Transcallosal inhibition is essential to prevent undesirable mirror movements that arise from activity in the opposite hemisphere (Danek et al. 1992). Accordingly, an alternative explanation may be that rTMS induced inhibition of cortical excitability is associated with a decrease in homologous mirror activity during ipsilateral hand movements, and thus allows the contralateral motor cortex to operate more effectively without the need to suppress mirror movements. Recently, we observed that mirror movements are most pronounced for voluntary movements of the left hand compared to the right hand in right handed subjects (Uttner et al. 2007). This suggests that suppression of cortical excitability of left M1 should be more effective to enhance motor performance at the ipsilateral hand than suppression of cortical excitability of right M1. Our interpretation is speculative, however, and more data are needed to draw definitive conclusions as to why 1 Hz rTMS over the left (dominant) M1 is more effective than 1 Hz rTMS over the right (non-dominant) M1 to improve motor performance at the ipsilateral hand.

The reach-to-grasp task incorporates two movement components, which are closely linked in time and space (Jeannerod 1984). A reach component transports the hand towards an object to be grasped and relies on coordinated activity within proximal muscles of the arm and shoulder. A grasp component refers to the progressive opening and closure of the fingers in anticipation of the mechanical object properties. The grasp component relies on more distal muscle groups of the lower arm and hand. 1 Hz rTMS over the hand area of M1 did impact on the grasp, but not on the reach component, of the reach-to-grasp task. This observation may reflect the somatotopic representation of proximal and distal muscle segments of the arm and hand within M1 as well as somatotopic transcallosal connections in between the M1 homologues of both hemispheres. Inhibitory rTMS was directed to the area of M1 eliciting motor responses in the contralateral first interosseus dorsalis muscle. Thus, the inhibitory effects on cortical excitability were probably most pronounced within the hand area of M1, but less effective in the area representing more proximal muscles of the arm and shoulder. The observation that reduction of cortical excitability within the hand area of the left M1 influences ipsilateral motor performance of distal muscles of the arm and hand, while performance of more proximal muscles remained unchanged, argues for a somatotopic enhancement in cortical functioning within the homologous hand area of the right M1.

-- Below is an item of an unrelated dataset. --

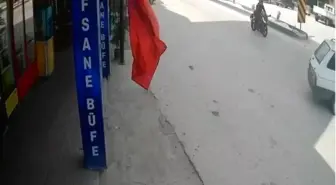 Bilecik'te Trafik Kazası: Motosiklet Sürücüsü Yaralandı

Importantly, rTMS applied over M1 developed no detrimental effects on movement kinematics of the contralateral hand, regardless of the task performed. One can speculate that this fact might be attributed either to higher susceptibility for neurons containing transcallosal information or to putative multiplication of the rTMS effect in the ipsilateral hemisphere by changing the balance of excitability between other motor areas, e.g. supplementary motor or premotor areas, resulting in an additive effect in reducing the inhibitory drive towards M1 of the contralateral hemisphere (Grefkes et al. 2008).

In conclusion, we have shown that low frequency rTMS applied over the left (dominant) M1 in right-handed subjects has the potential to impact on motor performance of the ipsilateral (left) hand. 1 Hz rTMS applied over the right M1 did not cause a similar change in motor performance of the (dominant) right hand. The reasons for the differential effect of 1 Hz rTMS on non dominant and dominant hand function are still to be discovered. Detailed kinematic assessment using 3D motion analysis may help to elucidate what aspects of movement respond best to rTMS treatment, and provide possible targets for rehabilitation.